- [Passage]

Streaming models are often appropriate for the computation of quantities involving large datasets, such as large networks. We have developed streaming, sampling-based techniques for the computation of clustering coefficients, for counting triangles in large graphs, and so on, by performing one of few passes on the data.
We have developed approximation algorithms for the co-clustering problem, which has applications in text mining, market-basket analysis, and bioinformatics.
Given the uncertain nature of the input, we often resort to tools from stochastic analysis of algorithms. Often in nature, we deal with massive data, which also change continually over time. To model such scenarios, we have introduced and analyzed the model of dynamic or evolving data, and we have shown how we can maintain statistics of the data over time with limited queries. We have also designed algorithms for web mining problems, such as caching or query recommendation, which we analyze under probabilistic assumptions of users' search behavior.
P. Brach, M. Cygan, J. Lacki, and P. Sankowski
Algorithmic Complexity of Power Law Networks
Proc. 27th Annual ACM-SIAM Symposium on Discrete Algorithms (SODA 2016), 2016
We define a deterministic condition for checking whether a graph has a power law degree distribution and experimentally validate it on real-world networks. This definition allows us to derive interesting properties of power law networks. We observe that for exponents of the degree distribution in the range [1, 2] such networks exhibit double power law phenomenon that was observed for several real-world networks. Moreover, we give a novel theoretical explanation why many algorithms run faster on real-world data than what is predicted by algorithmic worst-case analysis. We show how to exploit the power law degree distribution to design faster algorithms for a number of classic problems including transitive closure, maximum matching, determinant, PageRank, matrix inverse, counting triangles and finding maximum clique. In contrast to previously done average-case analyses, we believe that this is the first “waterproof’ argument that explains why many real-world networks are easier.

- [Job A]
For each statement below, say whether it agrees with the passage on graph algorithms, answering yes or no and quoting the deciding words of the passage: (i) The approximation algorithms for co-clustering have applications in market-basket analysis. (ii) The paper on power law networks appeared in the proceedings of SODA 2016. (iii) Networks show the double power law phenomenon for degree distribution exponents in the range [2, 3].
- [Job B]
According to the passage on graph algorithms, which web mining problems are named as examples?
- [Job C]
Retype the passage on graph algorithms from "We have developed approximation" up to and including "analysis, and bioinformatics.".

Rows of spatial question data
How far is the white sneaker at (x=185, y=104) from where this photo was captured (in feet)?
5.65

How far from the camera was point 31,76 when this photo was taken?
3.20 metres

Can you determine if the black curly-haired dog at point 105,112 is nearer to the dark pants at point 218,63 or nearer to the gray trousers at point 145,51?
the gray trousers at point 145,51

- [Written response A]
(i) Yes: "which has applications in text mining, market-basket analysis, and bioinformatics."
(ii) Yes: "Proc. 27th Annual ACM-SIAM Symposium on Discrete Algorithms (SODA 2016), 2016"
(iii) No: "for exponents of the degree distribution in the range [1, 2] such networks exhibit double power law phenomenon"

- [Written response B]
Caching and query recommendation.

- [Written response C]
We have developed approximation algorithms for the co-clustering problem, which has applications in text mining, market-basket analysis, and bioinformatics.